*What this task involves*. Please copy every line of the material exactly.

*Material provided*.

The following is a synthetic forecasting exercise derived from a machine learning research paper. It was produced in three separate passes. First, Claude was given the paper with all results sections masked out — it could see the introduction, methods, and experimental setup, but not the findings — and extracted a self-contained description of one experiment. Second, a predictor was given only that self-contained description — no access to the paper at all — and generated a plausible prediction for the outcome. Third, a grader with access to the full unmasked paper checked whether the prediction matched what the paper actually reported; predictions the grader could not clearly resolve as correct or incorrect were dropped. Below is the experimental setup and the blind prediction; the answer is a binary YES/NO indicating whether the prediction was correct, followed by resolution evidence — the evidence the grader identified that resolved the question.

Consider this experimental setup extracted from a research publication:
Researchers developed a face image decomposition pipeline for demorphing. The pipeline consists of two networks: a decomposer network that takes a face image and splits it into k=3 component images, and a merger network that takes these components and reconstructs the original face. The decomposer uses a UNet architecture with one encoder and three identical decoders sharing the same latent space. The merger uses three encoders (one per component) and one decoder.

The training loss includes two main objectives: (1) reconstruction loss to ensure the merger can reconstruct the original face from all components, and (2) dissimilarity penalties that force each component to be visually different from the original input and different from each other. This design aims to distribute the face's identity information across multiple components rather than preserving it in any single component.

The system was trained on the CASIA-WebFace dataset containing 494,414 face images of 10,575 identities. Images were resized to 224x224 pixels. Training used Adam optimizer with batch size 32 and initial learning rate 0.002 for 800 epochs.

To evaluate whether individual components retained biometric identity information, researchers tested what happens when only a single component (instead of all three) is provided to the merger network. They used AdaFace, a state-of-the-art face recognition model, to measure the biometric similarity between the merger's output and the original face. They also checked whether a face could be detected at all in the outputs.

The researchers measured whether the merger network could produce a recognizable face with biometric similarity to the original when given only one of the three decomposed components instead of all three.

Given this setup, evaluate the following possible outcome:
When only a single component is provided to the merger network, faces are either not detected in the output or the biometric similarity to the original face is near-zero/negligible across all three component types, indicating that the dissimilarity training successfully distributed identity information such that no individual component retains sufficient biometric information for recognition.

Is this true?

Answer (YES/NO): NO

*Response box*.
The following is a synthetic forecasting exercise derived from a machine learning research paper. It was produced in three separate passes. First, Claude was given the paper with all results sections masked out — it could see the introduction, methods, and experimental setup, but not the findings — and extracted a self-contained description of one experiment. Second, a predictor was given only that self-contained description — no access to the paper at all — and generated a plausible prediction for the outcome. Third, a grader with access to the full unmasked paper checked whether the prediction matched what the paper actually reported; predictions the grader could not clearly resolve as correct or incorrect were dropped. Below is the experimental setup and the blind prediction; the answer is a binary YES/NO indicating whether the prediction was correct, followed by resolution evidence — the evidence the grader identified that resolved the question.

Consider this experimental setup extracted from a research publication:
Researchers developed a face image decomposition pipeline for demorphing. The pipeline consists of two networks: a decomposer network that takes a face image and splits it into k=3 component images, and a merger network that takes these components and reconstructs the original face. The decomposer uses a UNet architecture with one encoder and three identical decoders sharing the same latent space. The merger uses three encoders (one per component) and one decoder.

The training loss includes two main objectives: (1) reconstruction loss to ensure the merger can reconstruct the original face from all components, and (2) dissimilarity penalties that force each component to be visually different from the original input and different from each other. This design aims to distribute the face's identity information across multiple components rather than preserving it in any single component.

The system was trained on the CASIA-WebFace dataset containing 494,414 face images of 10,575 identities. Images were resized to 224x224 pixels. Training used Adam optimizer with batch size 32 and initial learning rate 0.002 for 800 epochs.

To evaluate whether individual components retained biometric identity information, researchers tested what happens when only a single component (instead of all three) is provided to the merger network. They used AdaFace, a state-of-the-art face recognition model, to measure the biometric similarity between the merger's output and the original face. They also checked whether a face could be detected at all in the outputs.

The researchers measured whether the merger network could produce a recognizable face with biometric similarity to the original when given only one of the three decomposed components instead of all three.

Given this setup, evaluate the following possible outcome:
When only a single component is provided to the merger network, faces are either not detected in the output or the biometric similarity to the original face is near-zero/negligible across all three component types, indicating that the dissimilarity training successfully distributed identity information such that no individual component retains sufficient biometric information for recognition.

Is this true?

Answer (YES/NO): NO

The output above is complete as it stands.